===== Provided records
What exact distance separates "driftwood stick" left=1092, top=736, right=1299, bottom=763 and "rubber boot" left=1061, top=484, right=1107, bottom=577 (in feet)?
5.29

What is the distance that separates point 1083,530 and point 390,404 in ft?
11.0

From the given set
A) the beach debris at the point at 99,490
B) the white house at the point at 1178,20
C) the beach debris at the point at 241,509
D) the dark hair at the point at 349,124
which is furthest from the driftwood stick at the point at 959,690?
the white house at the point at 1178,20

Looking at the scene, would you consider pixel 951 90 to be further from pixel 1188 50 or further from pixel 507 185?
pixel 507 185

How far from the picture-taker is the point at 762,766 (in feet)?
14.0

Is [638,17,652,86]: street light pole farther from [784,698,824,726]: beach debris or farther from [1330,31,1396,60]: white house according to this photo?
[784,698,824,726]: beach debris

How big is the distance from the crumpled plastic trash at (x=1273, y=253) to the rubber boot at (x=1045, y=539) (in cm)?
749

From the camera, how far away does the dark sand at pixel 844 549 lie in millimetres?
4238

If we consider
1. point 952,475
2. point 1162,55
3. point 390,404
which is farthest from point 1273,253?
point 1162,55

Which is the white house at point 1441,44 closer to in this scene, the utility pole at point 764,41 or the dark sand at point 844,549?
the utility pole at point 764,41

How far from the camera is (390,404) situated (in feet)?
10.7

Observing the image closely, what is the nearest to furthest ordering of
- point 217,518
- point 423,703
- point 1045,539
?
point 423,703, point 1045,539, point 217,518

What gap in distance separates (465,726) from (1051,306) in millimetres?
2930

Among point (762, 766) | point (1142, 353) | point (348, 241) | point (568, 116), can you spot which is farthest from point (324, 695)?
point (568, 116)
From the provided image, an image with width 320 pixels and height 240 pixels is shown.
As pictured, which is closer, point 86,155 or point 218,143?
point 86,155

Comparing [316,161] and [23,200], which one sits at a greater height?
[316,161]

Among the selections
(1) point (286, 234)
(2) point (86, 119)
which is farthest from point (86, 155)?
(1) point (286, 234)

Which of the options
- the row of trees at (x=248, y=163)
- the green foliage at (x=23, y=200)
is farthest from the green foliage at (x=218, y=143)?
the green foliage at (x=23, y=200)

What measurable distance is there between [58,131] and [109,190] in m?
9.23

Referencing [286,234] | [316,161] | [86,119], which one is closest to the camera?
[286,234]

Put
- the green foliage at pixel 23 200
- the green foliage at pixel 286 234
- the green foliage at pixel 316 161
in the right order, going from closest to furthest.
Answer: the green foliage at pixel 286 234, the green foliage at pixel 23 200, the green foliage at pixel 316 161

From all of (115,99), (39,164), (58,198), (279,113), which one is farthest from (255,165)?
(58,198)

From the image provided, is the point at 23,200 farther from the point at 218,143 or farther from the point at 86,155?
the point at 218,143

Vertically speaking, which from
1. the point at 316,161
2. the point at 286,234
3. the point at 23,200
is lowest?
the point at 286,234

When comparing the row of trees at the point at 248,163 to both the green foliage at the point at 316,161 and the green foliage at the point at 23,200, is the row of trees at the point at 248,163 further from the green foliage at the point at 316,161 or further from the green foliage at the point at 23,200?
==========
===== Provided records
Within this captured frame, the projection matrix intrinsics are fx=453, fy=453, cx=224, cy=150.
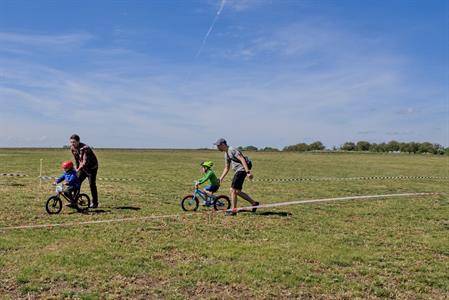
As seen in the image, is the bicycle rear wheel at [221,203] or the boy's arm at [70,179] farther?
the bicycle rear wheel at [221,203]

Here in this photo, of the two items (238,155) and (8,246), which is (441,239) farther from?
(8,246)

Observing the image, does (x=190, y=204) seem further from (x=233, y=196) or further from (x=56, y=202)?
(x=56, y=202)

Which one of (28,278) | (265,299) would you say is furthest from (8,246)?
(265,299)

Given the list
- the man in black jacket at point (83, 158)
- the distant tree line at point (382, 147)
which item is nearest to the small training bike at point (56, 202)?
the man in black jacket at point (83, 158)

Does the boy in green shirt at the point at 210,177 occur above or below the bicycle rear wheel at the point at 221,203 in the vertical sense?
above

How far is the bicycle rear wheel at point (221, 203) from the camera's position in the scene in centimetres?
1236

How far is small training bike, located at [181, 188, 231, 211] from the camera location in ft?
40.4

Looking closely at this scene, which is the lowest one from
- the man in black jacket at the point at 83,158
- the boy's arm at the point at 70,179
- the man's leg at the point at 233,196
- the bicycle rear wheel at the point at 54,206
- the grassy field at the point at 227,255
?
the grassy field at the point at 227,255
==========
◆ Task brief: Rewrite the data between the lines holding "What measurable distance" and "When comparing the", inclusive, changing "closest" to "nearest" and leaving everything else unchanged.

◆ The result:
What measurable distance is there between [58,131] and [109,190] in m?
9.23

Referencing [286,234] | [316,161] | [86,119], which one is nearest to the camera?
[286,234]

Put
- the green foliage at pixel 23 200
- the green foliage at pixel 286 234
- the green foliage at pixel 316 161
in the right order, going from nearest to furthest.
Answer: the green foliage at pixel 286 234, the green foliage at pixel 23 200, the green foliage at pixel 316 161

From all of (115,99), (39,164), (58,198), (279,113), which one is farthest from (255,165)?
(58,198)

From the image provided, is the point at 23,200 farther from the point at 218,143 or farther from the point at 86,155?
the point at 218,143

Vertically speaking, which from
1. the point at 316,161
2. the point at 286,234
3. the point at 23,200
is lowest?
the point at 286,234

When comparing the row of trees at the point at 248,163 to both the green foliage at the point at 316,161 and the green foliage at the point at 23,200, is the row of trees at the point at 248,163 further from the green foliage at the point at 316,161 or further from the green foliage at the point at 23,200?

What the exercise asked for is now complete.